Question

An automatic filling machine is used to fill bottles with liquid detergent. A random sample of 18 bottles results in a sample standard deviation of fill volume LaTeX: s\:=s =0.038 oz. Assume that fill volume is approximately normal. Determine the upper bound of a two-sided 97.5% confidence interval on the population variance, LaTeX: \sigma^2σ 2. Round your answer to four decimal places.

Answer 1

Answer:

$\frac{(17)(0.038)^2}{32.64} \leq \sigma^2 \leq \frac{(17)(0.038)^2}{6.66}$

$0.0008 \leq \sigma^2 \leq 0.0037$

Step-by-step explanation:

Data given and notation

s=0.038 represent the sample standard deviation

$\bar x$ represent the sample mean

n=18 the sample size

Confidence=97.5% or 0.975

A confidence interval is "a range of values that’s likely to include a population value with a certain degree of confidence. It is often expressed a % whereby a population mean or variance lies between an upper and lower interval".  

The margin of error is the range of values below and above the sample statistic in a confidence interval.

The Chi Square distribution is the distribution of the sum of squared standard normal deviates .

Calculating the confidence interval

The confidence interval for the population variance is given by the following formula:

$\frac{(n-1)s^2}{\chi^2_{\alpha/2}} \leq \sigma^2 \leq \frac{(n-1)s^2}{\chi^2_{1-\alpha/2}}$

The next step would be calculate the critical values. First we need to calculate the degrees of freedom given by:

$df=n-1=18-1=17$

Since the Confidence is 0.975 or 97.5%, the value of $\alpha=0.025$ and $\alpha/2 =0.0125$, and we can use excel, a calculator or a table to find the critical values.  

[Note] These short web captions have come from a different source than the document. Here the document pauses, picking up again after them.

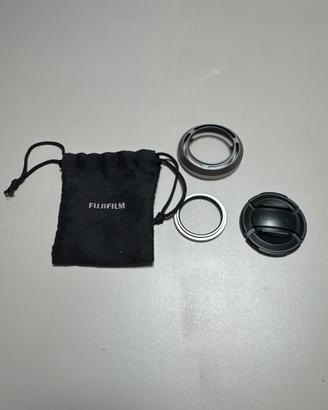 Kit Fujifilm LHF-X20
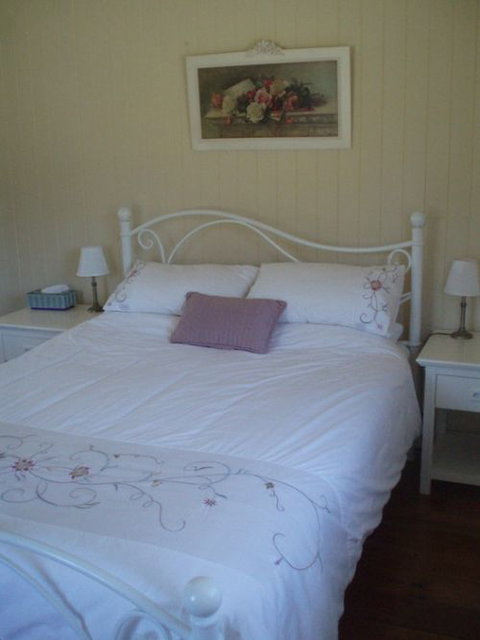 Eighteen Mile Cottage And Homestead - Holiday Byron Bay 1
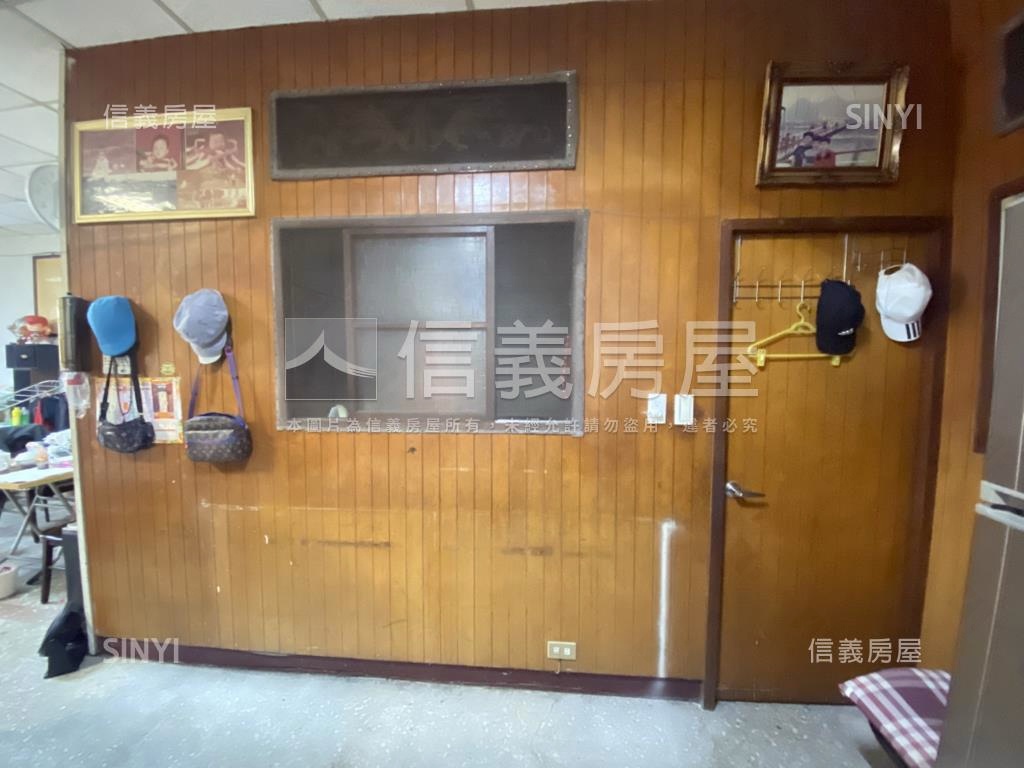 新案㊣永亨黃金店面房屋室內格局與周邊環境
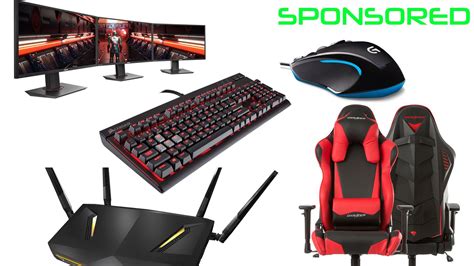 Choosing The Best Accessories for Gaming | Good things, Technology articles, Games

The excel commands would be: "=CHISQ.INV(0.0125,17)" "=CHISQ.INV(0.9875,17)". so for this case the critical values are:

$\chi^2_{\alpha/2}=32.64$

$\chi^2_{1- \alpha/2}=6.66$

And replacing into the formula for the interval we got:

$\frac{(17)(0.038)^2}{32.64} \leq \sigma^2 \leq \frac{(17)(0.038)^2}{6.66}$

$0.0008 \leq \sigma^2 \leq 0.0037$